Genre: Glitch / Noise / Ambient / Minimalist / Drone
01 Endstation Palindromes (For Angus MacLise)
02 Music For Nobody And YOU (For Jackson Pollock)
During the past few months I have been finding myself gravitating towards the glitchy/experimental/droney end of the underground musical spectrum and I have been waiting for a chance to review something in this field – and that day has finally arrived with this offering from Salvatore Borelli’s (etre), the debut release on his Riz(h)ome records imprint. This disc, with the unwieldy title of “I can’t take my head to see HIGHER becouse the sky is landing over my neck” (including the deliberate glitch in the spelling of because), is nicely presented in handmade packaging (and available in seven different covers) and in an edition of 200, and is dedicated to two artists – Angus MacLise, one of the original members of the Velvet Underground (where he played bongos and drums), artist, composer, mystic, Crowleyite, poet and shaman; and Jackson Pollock, the American abstract-expressionist painter made famous by his ‘drip and slash’ style of painting and alcoholism. Using a wide variety of instrumentation, including such traditional items as both lap steel and electric guitars, esraj (an Indian instrument similar to a sitar but bowed instead of plucked), zither, shruti box (portable reed organ producing sustained drones) and kalimba (also known as an African thumb piano) together with voice & field recordings and laptop processing, Borelli brings us two extended tracks that display a wide spectrum of sonic treatments in bewildering array.

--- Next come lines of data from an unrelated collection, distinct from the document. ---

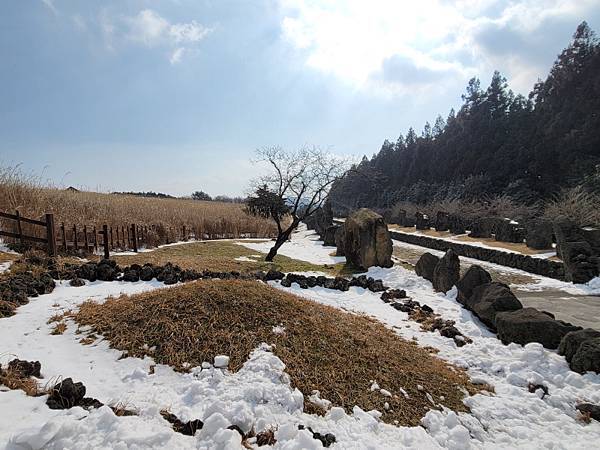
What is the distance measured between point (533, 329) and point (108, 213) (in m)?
16.9

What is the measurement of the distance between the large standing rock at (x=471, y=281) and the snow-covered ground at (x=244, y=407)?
7.38ft

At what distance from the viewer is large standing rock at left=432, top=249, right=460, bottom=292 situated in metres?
7.86

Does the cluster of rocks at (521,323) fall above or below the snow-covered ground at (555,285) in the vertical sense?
above

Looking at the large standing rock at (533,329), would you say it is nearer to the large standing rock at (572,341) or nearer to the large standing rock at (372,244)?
the large standing rock at (572,341)

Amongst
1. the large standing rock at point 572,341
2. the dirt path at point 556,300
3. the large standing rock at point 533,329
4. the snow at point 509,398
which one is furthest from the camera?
the dirt path at point 556,300

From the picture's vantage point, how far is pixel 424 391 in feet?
11.5

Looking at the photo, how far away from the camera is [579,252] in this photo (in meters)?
9.99

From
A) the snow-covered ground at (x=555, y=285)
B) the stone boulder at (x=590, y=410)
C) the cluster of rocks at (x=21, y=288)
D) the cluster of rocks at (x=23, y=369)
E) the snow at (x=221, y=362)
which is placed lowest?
the snow-covered ground at (x=555, y=285)

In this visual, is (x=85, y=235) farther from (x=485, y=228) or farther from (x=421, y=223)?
(x=421, y=223)

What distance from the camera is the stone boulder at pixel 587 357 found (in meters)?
3.95

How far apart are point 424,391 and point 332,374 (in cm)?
92

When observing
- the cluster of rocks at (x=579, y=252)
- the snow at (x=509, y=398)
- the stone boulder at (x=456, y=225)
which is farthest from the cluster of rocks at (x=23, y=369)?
the stone boulder at (x=456, y=225)

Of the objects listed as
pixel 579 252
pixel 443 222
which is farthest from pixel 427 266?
pixel 443 222

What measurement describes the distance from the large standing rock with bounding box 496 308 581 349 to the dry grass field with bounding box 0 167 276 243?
12.4 metres
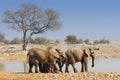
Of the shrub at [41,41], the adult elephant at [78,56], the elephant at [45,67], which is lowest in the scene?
the elephant at [45,67]

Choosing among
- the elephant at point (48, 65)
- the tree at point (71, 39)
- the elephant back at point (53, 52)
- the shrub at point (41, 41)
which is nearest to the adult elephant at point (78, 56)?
the elephant at point (48, 65)

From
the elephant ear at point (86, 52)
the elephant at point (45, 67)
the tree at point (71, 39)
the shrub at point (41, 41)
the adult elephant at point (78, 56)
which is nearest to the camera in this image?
the elephant at point (45, 67)

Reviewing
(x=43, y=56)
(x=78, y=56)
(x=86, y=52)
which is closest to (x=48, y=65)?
(x=43, y=56)

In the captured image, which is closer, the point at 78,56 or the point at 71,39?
the point at 78,56

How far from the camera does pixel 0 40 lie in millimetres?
90750

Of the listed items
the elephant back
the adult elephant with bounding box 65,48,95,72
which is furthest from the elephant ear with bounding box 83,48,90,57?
the elephant back

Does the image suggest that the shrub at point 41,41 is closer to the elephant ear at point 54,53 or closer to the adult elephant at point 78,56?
the adult elephant at point 78,56

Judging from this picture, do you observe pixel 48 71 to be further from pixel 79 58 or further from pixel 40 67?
pixel 79 58

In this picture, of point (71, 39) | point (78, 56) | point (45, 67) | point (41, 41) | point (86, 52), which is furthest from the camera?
point (71, 39)

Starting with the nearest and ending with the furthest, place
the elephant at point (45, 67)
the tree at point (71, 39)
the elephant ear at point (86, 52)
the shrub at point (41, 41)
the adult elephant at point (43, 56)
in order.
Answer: the adult elephant at point (43, 56)
the elephant at point (45, 67)
the elephant ear at point (86, 52)
the shrub at point (41, 41)
the tree at point (71, 39)

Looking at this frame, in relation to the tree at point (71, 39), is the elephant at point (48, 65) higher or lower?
lower

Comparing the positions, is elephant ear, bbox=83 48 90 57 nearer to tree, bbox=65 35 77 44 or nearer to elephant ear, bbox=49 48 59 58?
elephant ear, bbox=49 48 59 58

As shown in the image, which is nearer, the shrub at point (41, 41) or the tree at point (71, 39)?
the shrub at point (41, 41)

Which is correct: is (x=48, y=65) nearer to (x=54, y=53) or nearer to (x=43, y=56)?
(x=43, y=56)
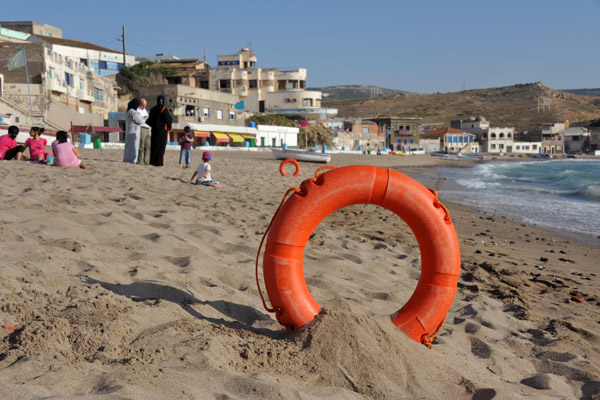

And bizarrely enough, for me anyway, each of these tracks is actually redolent of their dedicatees. Track one, dedicated as it is to MacLise, reminded me very much in parts of the Velvet Underground, with its use of drone passages, bursts of primitive percussion and apparent shambolic improvisation. Its initial stuttering start yields to much more prolonged and sustained passages, utilising voice, instrumentation and percussion, complemented with bursts of treated noise until finally the drone cuts through all to provide a canvas on which random glitchiness is painted. There is a strangely sacred feel to this, and this is entirely appropriate given that MacLise himself was of a mystical bent, as towards the end of his life he began bringing together eastern streams of mysticism (especially since his travels had finally brought him to the magical kingdom of Nepal) and transcendent music. This clever alternating of chaotic and ordered elements seems very much to sum up the course of MacLise’s life, at least what I have read of it.
The structure of the second track is much more of a slow evolution, from the chaotic to the ordered, which seems to reflect how Pollock’s paintings could be viewed. Pollock used a random method of painting, dripping the paint onto a canvas affixed to the floor and then manipulating the medium in a completely random fashion – likewise the piece starts by using random voices, staggered repetitions, juxtapositions and manipulations. However, given the propensity for the human brain to reject chaos and to inject order into disorder, the track echoes this quality of the mind by slowly bringing the element of structure to bear by the gradual introduction of such things as a steady glitch beat, drones and sounds derived from field recordings. Finally, after the build-up, the conclusion, the unveiling of the pattern, using a simple percussive kalimba figure backing up the sweet drone of the esraj and guitar feedback, before ending in a brief episode of randomicity. It’s quite a moving piece, and quite a fitting tribute to one of the most important painters of the twentieth century.